— Passage —
******************************

United States District Court, S.D. Illinois

August 20, 2014

UNITED STATES OF AMERICA, Plaintiff,
v.
GARY EUGENE SHIELDS, Defendant.

MEMORANDUM AND ORDER ON MOTION TO VACATE AND DISMISS (DOC. 44)

MICHAEL J. REAGAN, District Judge.

Indicted in October 2010 on charges of possessing materials depicting a minor engaged in sexually explicit conduct, Gary Eugene Shields opted to plead guilty. On January 27, 2011, Shields appeared before the undersigned District Judge and entered a guilty plea. On April 29, 2011, the undersigned sentenced Shields. Judgment was signed May 3, 2011 and entered on May 4, 2011. Shields did not file a direct appeal. Two years passed.

Starting in June 2013, Shields filed several motions in this closed case, including a motion for copies, discovery and transcripts, a motion for clarification (seeking the production of evidence proving that the Court had jurisdiction in the criminal case and that the documents used therein were authentic), and a motion to reconsider. The motions were denied. In one Order, the Court explained, with reference to available forms for this purpose, the procedural steps Shields should take if he was trying to file a collateral challenge to his sentence under 28 U.S.C. 2255.

On May 23, 2014, Shields filed a "Motion to Vacate Punishment Order [and] Dismiss Indictment with Prejudice as Void from Want of Jurisdiction" (Doc. 44). The United States responded on June 24, 2014 (Doc. 46). Shields countered with a July 14, 2014 pleading captioned "Pracipe Notice of Hearing and Ruling with Finding of Fact and Conclusions of Law" (Doc. 47).

******************************

— Data supplied —

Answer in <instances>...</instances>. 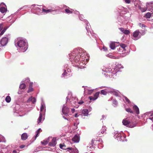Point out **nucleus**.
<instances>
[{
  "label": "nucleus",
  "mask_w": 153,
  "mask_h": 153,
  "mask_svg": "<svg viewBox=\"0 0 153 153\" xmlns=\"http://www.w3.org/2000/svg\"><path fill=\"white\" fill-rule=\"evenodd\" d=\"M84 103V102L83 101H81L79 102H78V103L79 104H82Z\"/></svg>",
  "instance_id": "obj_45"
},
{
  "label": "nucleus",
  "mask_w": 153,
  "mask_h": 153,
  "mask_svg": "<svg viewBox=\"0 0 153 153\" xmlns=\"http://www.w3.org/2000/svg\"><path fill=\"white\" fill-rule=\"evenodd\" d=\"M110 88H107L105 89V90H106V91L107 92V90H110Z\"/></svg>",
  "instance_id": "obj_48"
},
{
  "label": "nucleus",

******************************

— Exercise task —
From the court memorandum, extract the stretch from "UNITED STATES OF" through "Two years passed." word for word.

— Exercise result —
UNITED STATES OF AMERICA, Plaintiff,
v.
GARY EUGENE SHIELDS, Defendant.

MEMORANDUM AND ORDER ON MOTION TO VACATE AND DISMISS (DOC. 44)

MICHAEL J. REAGAN, District Judge.

Indicted in October 2010 on charges of possessing materials depicting a minor engaged in sexually explicit conduct, Gary Eugene Shields opted to plead guilty. On January 27, 2011, Shields appeared before the undersigned District Judge and entered a guilty plea. On April 29, 2011, the undersigned sentenced Shields. Judgment was signed May 3, 2011 and entered on May 4, 2011. Shields did not file a direct appeal. Two years passed.